Dalam banten caru yang memegang peranan penting adalah simbol dan warna , sebab itu dalam segala jenis dan kurban caru diusahakan memenuhi lima warna sesuai dengan warna pengider-ideran bhuwana, putih =timur, barak /merah = selatan, kuning = barat, hitam / selem = utara dan brumbun = tengah, selain jenis warna, yang diutamakan juga dalam banten caru sangat tergantung pada jenis kurban yang dipakai, bila dihayati secara mendalam dalam meneliti banten caru itu, rupanya mengambil sumber dari Itihasa Mahabharata antara lain :
Ceritra Sudamala, dalam ceritra ini dilukiskan bahwa Sahadewa puteranya Dewi Kunti dipersembahkan ke hadapan Dewi Durgha untuk dijadikan kurban penyupatan (penyucian) Panca Korsika, begitupula dengan ceritra “gugurnya Duryadana ,, saat Duryadana berada dalam keadaan luka-luka hingga tak dapat berjalan, akibat pahanya yang patah dipukul oleh Bima , Bhagawan Krepa dan Aswatama sangat kasihan melihat Duryadana dalam keadaan seperti itu , dan baru akan bisa gugur jika sudah mendapatkan kurban berupa lima buah kepala dari Panca Kumara, yaitu lima orang anak dari Panca Pandawa .Itulah sebabnya kemudian Sang Aswatama berusaha mencarikan lima kepala Panca Kumara dengan membunuhnya saat sedang tidur dan kebetulan sedang ditinggalkan pergi oleh orang tuanya Sang Panca Pandawa.

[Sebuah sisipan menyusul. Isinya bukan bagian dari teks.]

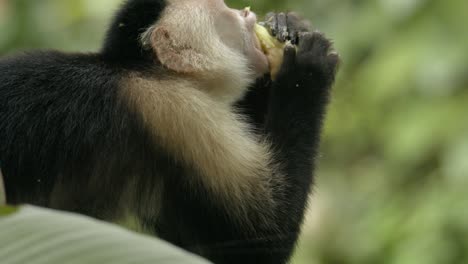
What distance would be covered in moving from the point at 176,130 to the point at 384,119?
8.31 feet

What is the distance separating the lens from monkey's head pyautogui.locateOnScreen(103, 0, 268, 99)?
7.22 feet

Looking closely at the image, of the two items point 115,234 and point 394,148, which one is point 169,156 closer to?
point 115,234

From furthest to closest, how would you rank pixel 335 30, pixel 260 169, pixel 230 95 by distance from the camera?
1. pixel 335 30
2. pixel 230 95
3. pixel 260 169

Bila dihayati secara mendalam, rupanya ceritra gugurnya Duryadana ini merupakan asal dari Caru Pancasata, sebab itu dipakai lima orang putera-putera Panca Pandawa , bila disimak secara mendalam dari penghayatan itu, dapat diambil suatu kesimpulan bahwa yang sepatutnya menjadi kurban itu adalah anaknya manusia, tetapi karena caru itu kemudian dikorbankan oleh manusia , rupanya kurban caru itu bisa diganti dengan binatang .
Jadi dalam sarana upakara / banten caru itu korbannya diganti dengan binatang , dan untuk membuktikan bahwa semestinya kurban caru itu adalah manusia, dengan dipergunakannya sarana "sengkwi wong-wongan", yaitu berupa anyam-anyaman dari daun kelapa sebagai gambaran dari kerangka manusia yang dipergunakan sebagai alas / dasar banten pada binatang kurban yang dipakai caru, binatang yang dijadikan kurban tidak boleh sembarangan, adalah binatang-binatang piaraan, yang sudah menjadi anggota keluarga dari manusia dalam hidupnya, sehingga sudah dihinggapi dengan rasa kasih sayangnya, kurban ini selain berdasarkan kasih sayang, juga sebagai tanda bukti kesungguhan hati manusia untuk berkorban atau beryadnya dan pada umumnya yang dipakai adalah yang masih tergolong muda (sedang disayangi oleh pemiliknya serta belum ternoda).